Problem statement:
Given an array of size n, find the majority element. The majority element is the element that appears more than ⌊ n/2 ⌋ times.
You may assume that the array is non-empty and the majority element always exist in the array.
Solution one: sorting(AC)
The number of majority elements is greater than n/2. It must take n/2 if we sort the array no matter by ascending or descending order.
Time complexity is O(nlgn).
class Solution { public: int majorityElement(vector<int>& nums) { sort(nums.begin(), nums.end()); return nums[nums.size() /2]; } };
Solution two: hash table(AC)
We can employ a hash table indexed by the element, corresponding to the number of the element.

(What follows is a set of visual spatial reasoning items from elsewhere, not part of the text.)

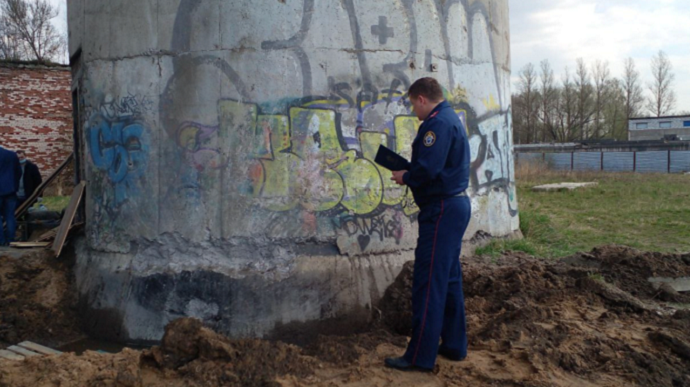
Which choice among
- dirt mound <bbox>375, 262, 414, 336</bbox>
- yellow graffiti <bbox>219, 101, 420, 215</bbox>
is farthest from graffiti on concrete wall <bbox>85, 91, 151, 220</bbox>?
dirt mound <bbox>375, 262, 414, 336</bbox>

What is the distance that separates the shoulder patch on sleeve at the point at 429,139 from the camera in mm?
3908

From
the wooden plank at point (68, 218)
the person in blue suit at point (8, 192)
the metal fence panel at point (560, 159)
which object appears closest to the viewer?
the wooden plank at point (68, 218)

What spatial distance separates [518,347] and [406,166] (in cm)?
164

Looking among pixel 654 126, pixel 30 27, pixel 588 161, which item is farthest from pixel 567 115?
pixel 30 27

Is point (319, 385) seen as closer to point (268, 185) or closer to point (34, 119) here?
point (268, 185)

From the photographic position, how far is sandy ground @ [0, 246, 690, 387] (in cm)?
383

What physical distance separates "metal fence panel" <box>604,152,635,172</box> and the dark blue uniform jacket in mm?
29780

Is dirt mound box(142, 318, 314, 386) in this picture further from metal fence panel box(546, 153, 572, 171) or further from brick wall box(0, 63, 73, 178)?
metal fence panel box(546, 153, 572, 171)

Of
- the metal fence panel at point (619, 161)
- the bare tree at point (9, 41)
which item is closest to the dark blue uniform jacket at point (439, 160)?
the metal fence panel at point (619, 161)

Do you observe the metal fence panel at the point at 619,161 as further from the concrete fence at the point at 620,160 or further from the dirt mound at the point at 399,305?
the dirt mound at the point at 399,305

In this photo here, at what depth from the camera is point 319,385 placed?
152 inches

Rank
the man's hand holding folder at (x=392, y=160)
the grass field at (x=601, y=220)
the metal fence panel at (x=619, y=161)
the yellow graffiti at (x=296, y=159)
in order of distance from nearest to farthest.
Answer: the man's hand holding folder at (x=392, y=160) < the yellow graffiti at (x=296, y=159) < the grass field at (x=601, y=220) < the metal fence panel at (x=619, y=161)

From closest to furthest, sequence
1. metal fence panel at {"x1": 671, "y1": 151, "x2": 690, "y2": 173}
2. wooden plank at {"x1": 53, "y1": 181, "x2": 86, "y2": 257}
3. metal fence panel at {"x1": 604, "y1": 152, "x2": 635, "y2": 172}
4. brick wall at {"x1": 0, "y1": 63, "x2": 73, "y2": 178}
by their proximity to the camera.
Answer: wooden plank at {"x1": 53, "y1": 181, "x2": 86, "y2": 257}
brick wall at {"x1": 0, "y1": 63, "x2": 73, "y2": 178}
metal fence panel at {"x1": 671, "y1": 151, "x2": 690, "y2": 173}
metal fence panel at {"x1": 604, "y1": 152, "x2": 635, "y2": 172}

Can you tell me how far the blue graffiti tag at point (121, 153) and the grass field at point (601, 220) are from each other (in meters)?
3.98
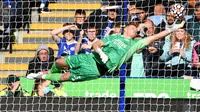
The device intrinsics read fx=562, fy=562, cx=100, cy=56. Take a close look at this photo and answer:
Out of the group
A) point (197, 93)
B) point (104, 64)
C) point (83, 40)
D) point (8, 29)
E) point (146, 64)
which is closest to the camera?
point (104, 64)

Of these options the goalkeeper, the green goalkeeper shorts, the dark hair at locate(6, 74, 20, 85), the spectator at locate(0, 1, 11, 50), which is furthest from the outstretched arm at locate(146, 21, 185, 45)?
the spectator at locate(0, 1, 11, 50)

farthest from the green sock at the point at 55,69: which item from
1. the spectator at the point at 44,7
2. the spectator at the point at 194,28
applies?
the spectator at the point at 44,7

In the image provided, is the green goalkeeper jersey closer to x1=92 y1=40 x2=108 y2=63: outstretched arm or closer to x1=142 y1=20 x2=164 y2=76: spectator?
x1=92 y1=40 x2=108 y2=63: outstretched arm

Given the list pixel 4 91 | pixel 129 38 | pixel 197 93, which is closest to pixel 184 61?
pixel 197 93

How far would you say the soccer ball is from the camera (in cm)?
869

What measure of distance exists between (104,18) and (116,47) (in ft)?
6.20

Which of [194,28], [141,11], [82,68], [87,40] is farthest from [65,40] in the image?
[194,28]

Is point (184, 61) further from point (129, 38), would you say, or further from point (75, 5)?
point (75, 5)

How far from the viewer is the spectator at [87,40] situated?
927 centimetres

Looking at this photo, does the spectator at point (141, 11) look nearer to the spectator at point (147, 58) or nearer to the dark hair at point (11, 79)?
the spectator at point (147, 58)

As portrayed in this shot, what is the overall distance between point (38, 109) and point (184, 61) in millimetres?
2380

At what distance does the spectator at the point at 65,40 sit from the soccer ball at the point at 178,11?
1.72 m

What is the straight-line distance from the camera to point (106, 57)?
24.8 ft

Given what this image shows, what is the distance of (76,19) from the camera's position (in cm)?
991
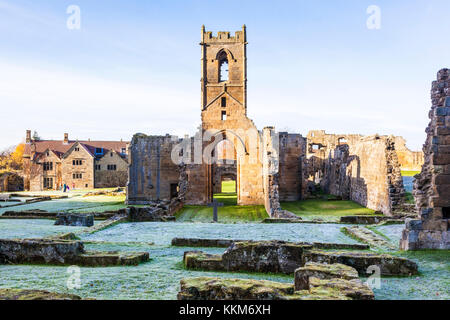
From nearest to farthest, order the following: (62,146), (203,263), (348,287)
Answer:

loop from the beginning to end, Once the number of an element is greater than n / 2, return the element.
The worst case of time complexity is O(n), generally, it is less than O(n).
The worst case of space complexity is O(n), generally is less than O(n).
class Solution { public: int majorityElement(vector<int>& nums) { int size = nums.size(); unordered_map<int, int> table; for(auto num : nums){ if((++table[num]) > size / 2){ return num; } } return -1; } };
Solution three: Boyer-Moore majority vote system(AC)
We implement the Boyer-Moore majority vote system, using the philosophy of counteracting.
One variable, candidate, represents the candidate, one, cnt, represents the number of the candidate.
- If count == 0; candidate = num;
- else if candidate = num ---> count++;
- else if candidate != num ---> count--;
Time complexity is O(n). Space complexity is O(1).
class Solution { public: int majorityElement(vector<int>& nums) { int candidate = 0; int cnt = 0; for(auto num : nums){ if(cnt == 0){ candidate = num; cnt++; } else if (candidate == num) { cnt++; } else { cnt--; } } return candidate; } };